*** Source text Section Begins ***
The Ontario family property rules explained in this Guide apply to married spouses. See How Do I Deal with My Pension After Separation? This Guide applies to common-law spouses when a court order or family arbitration award requires division of pension assets. It also applies if common-law spouses chose to divide pension assets. The process for valuation and division in this Guide applies if:

  • The Ontario Family Law Act applies to your marriage breakdown;
  • The last place you and your spouse resided together before separation was in Ontario; and
  • The Ontario Pension Benefits Act regulates your pension benefit.

Your plan administrator and / or a lawyer can assist in determining if any of these criteria apply to you. This Guide does NOT apply if you are an Ontario resident participating in the following plans:

  • Federally regulated pension plans (e.g. plans in federally regulated sectors such as aviation, banking, telecommunications or interprovincial transportation when performing work under federal regulation). Contact your plan administrator for assistance. You may also refer to the Office of the Superintendent of Financial Institutions’ newsletters. Look under Marriage or Common-Law Partnership Breakdown
  • Federal government pension plans (e.g. Canadian Forces pension). Contact the Government of Canada Pension Centre for assistance.
  • Government sponsored retirement benefits (e.g. Canada Pension Plan (CPP)). Contact Service Canada for information about credit-splitting for CPP.
*** Source text Section Ends ***
*** Stored data Section Begins ***
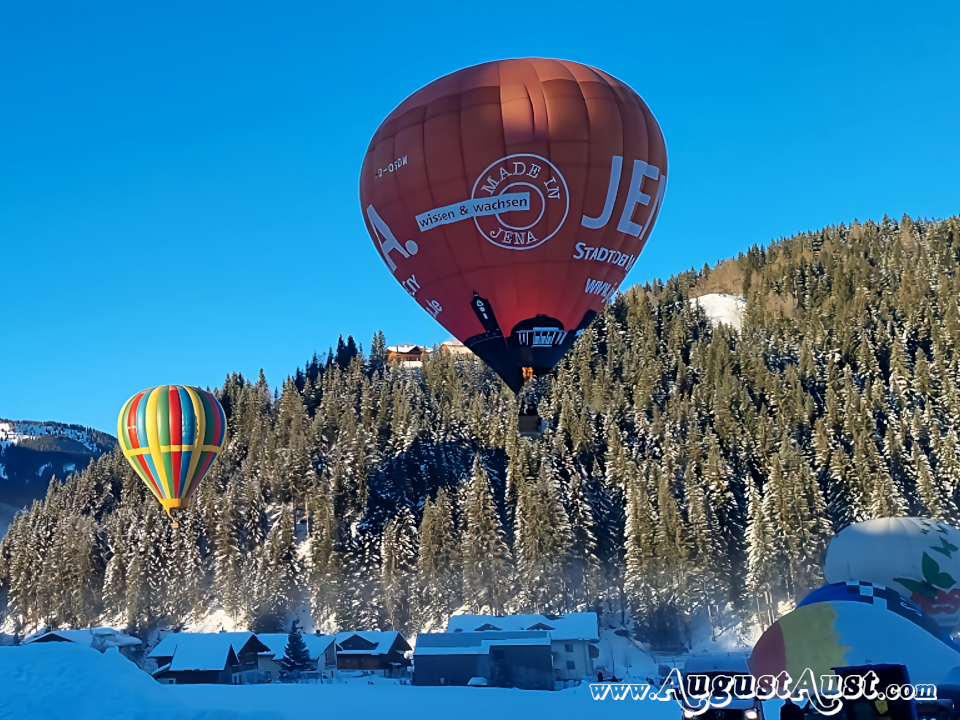 Heißluftballone Start. Foto: August Aust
*** Stored data Section Ends ***
#### [What the exercise asks]
How would you say this sentence from the pension guide in French: "This Guide applies to common-law spouses when a court order or family arbitration award requires division of pension assets." The lines after the pension guide are separate material and have no connection to it.

#### [Solution to this task]
Ce Guide s'applique aux conjoints de fait lorsqu'une ordonnance judiciaire ou une sentence d'arbitrage familial exige le partage des biens de retraite.